The Laser Shot shoot house, Bass said, is essentially a very detailed and complex video game.
"At the heart of it, it is a video game. This is what video games have evolved too."
The shoot house continues to evolve.
Bass is currently working with his team on a classified project with the Navy to create the next-generation live-fire close-quarter combat training facility.
The prototype for the new design went live earlier this month, he said.
In this latest iteration, small tracking devices are attached to the training unit's weapons. The computer uses this information to create a virtual version of the real house and real soldiers for the digital enemies to react to, essentially turning the real world into a level in their video game world. Then it streams this new data to the digital bad guys, allowing them to know where the soldiers are in the house.
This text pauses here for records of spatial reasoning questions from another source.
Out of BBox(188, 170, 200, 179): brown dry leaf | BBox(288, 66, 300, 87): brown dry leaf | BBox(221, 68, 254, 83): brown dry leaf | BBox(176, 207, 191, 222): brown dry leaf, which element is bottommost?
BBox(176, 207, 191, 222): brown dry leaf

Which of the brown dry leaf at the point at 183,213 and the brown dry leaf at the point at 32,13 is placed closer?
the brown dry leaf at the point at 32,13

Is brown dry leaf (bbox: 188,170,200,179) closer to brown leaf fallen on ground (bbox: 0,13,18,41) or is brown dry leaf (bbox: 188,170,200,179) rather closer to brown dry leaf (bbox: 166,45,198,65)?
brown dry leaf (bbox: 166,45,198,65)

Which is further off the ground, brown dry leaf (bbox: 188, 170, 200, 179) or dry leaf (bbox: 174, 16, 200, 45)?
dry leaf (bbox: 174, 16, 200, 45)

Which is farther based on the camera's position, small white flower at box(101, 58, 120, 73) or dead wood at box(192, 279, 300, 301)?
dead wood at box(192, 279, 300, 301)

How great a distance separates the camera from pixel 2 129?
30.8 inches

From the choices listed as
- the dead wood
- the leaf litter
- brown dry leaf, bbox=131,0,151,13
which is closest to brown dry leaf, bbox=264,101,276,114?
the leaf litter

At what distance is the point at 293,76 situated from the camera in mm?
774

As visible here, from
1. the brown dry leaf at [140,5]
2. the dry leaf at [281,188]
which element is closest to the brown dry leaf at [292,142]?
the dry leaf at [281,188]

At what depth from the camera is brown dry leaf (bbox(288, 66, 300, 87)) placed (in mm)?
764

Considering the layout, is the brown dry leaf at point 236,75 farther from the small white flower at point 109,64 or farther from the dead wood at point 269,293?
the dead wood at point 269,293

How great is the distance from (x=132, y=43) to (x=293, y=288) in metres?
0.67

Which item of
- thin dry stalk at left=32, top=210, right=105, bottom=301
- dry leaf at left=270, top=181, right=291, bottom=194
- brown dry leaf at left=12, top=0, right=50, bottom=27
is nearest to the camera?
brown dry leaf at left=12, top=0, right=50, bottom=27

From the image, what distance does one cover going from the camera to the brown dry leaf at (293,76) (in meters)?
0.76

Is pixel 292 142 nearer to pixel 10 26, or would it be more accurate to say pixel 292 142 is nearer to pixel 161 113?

"They can look at you, they can shoot in your direction virtually," Bass said.
Soldiers also wear impact vests that deliver sharp thuds when a virtual bullet hits them.
"When the avatar shoots, the system creates a virtual shot that it tracks going into the replica of the room in which the soldiers are standing. When it collides with their avatars it gives the vest a thump," he said. "Right now we have a vest, but we are expanding it to new technology that will allow you to add the ability to be thumped in individual zones of your body."
The next iteration of the shoot houses, Bass said, will likely include even more tech, including the ability to measure the biometrics of the soldiers in real time and feed that to both the trainers and the computer and its minions of digital enemies.
"The military industry has looked at Hollywood in the past to get them to the next level of training," Bass said. "Now it's time to look at video games. Soldiers need something more than paper targets to train with."